TQM & LOs LO11399

Michael McMaster (Michael@kbddean.demon.co.uk)
Thu, 12 Dec 1996 02:41:54 +0000

Replying to LO11320 --

Ben, I'm tempted not to respond to your comments because I like to be with
what they say. But I'll plunge into the distinction that I'm working with
and how it relates to your two examples.

Ben responded to the following:
> > Have you included the possibility of saving redundant and even apparently
> > useless information for its later value in recombination?

> > John Holland in his work on complexity and innovation makes the point that
> > we should keep old ineffective rules (even bits of them) around and use
> > them from time to time just to see if they add to the current mix. Just
> > because they weren't of top functionality in some other environment
> > doesn't mean they won't be now.

Ben said:
> I see benefit in doing this, but I also see some danger as well. Excuse
> the long examples, but I think they're quite pertinent.

The first example Ben gives is where thinking was done which
resulted, for good current reasons, in arriving at a limit of 250
users. He then "complains" that this RESULT persists far beyond when
the original thinking and current circumstances justify it.

This is a case of not taking Holland's point of chunking down the
original work, saving the chunks (analysis, circumstance information,
etc) and then from time to time returning to the chunks rather than
the larger chunk solution. It is also a frequently repeated
condition because the general principle is not understood.

Ben's second case is "the opposite" where an approach that worked was
cancelled for circumstantial reasons and the knowledge was lost
completely.

This is not really an opposite case but the other side of failure to
understand the same principle. That is, information which did not
survive is to be saved and revisted from time to time. New
circumstances - a new manager, an organisational change,
technological change, competition - may now have a place for the
original idea or at least some part of it.

The challenge is to understand the principle and then to design
processes, practices or structures that have that principle be put
into action in some intentional, designed way.
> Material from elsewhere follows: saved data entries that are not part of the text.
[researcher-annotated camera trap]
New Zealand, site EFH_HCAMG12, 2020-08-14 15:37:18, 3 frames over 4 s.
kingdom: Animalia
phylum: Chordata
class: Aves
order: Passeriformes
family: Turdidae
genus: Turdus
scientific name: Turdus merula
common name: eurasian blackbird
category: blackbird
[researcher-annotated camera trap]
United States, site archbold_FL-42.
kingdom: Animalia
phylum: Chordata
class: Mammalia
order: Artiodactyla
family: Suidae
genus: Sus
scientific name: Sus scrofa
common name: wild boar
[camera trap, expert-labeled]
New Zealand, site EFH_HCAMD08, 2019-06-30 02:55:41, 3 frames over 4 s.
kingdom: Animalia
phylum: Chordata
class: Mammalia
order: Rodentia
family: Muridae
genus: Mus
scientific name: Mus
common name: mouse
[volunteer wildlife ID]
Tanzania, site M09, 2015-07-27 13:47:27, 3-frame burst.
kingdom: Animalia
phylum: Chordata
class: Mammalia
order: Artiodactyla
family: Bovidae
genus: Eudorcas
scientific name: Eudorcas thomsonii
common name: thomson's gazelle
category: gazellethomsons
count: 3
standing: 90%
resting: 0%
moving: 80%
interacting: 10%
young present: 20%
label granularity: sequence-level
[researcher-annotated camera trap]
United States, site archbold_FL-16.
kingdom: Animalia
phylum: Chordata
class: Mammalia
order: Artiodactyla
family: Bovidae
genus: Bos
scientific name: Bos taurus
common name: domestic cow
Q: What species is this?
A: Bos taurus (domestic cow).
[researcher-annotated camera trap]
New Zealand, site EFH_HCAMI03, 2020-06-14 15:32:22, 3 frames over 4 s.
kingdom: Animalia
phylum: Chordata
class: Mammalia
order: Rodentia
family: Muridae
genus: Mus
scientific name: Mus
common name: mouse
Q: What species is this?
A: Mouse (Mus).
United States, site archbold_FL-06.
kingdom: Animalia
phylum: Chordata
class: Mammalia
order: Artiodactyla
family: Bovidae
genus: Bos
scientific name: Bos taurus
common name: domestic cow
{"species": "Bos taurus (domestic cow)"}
In the first instance, the practice may be that anything considered
to be "true" is to be challenged if it has been around for more than
x months and/or if the source of its "truth" is no longer known.

In the second instance, the practice may be to register ideas that
survived an incubation threshold and to revisit them with the
originators and others (ie. a new group in a new environment) every
x months.

While these examples of practices are just off the top of my head, I
think they demonstrate that the theory can be put into practice in a
not too onerous way.

--
Michael McMaster :   Michael@kbdworld.com
web:http://www.vision-nest.com/BTBookCafe/TIA/TIAmap.html
"I don't give a fig for the simplicity this side of complexity 
but I'd die for the simplicity on the other side of complexity."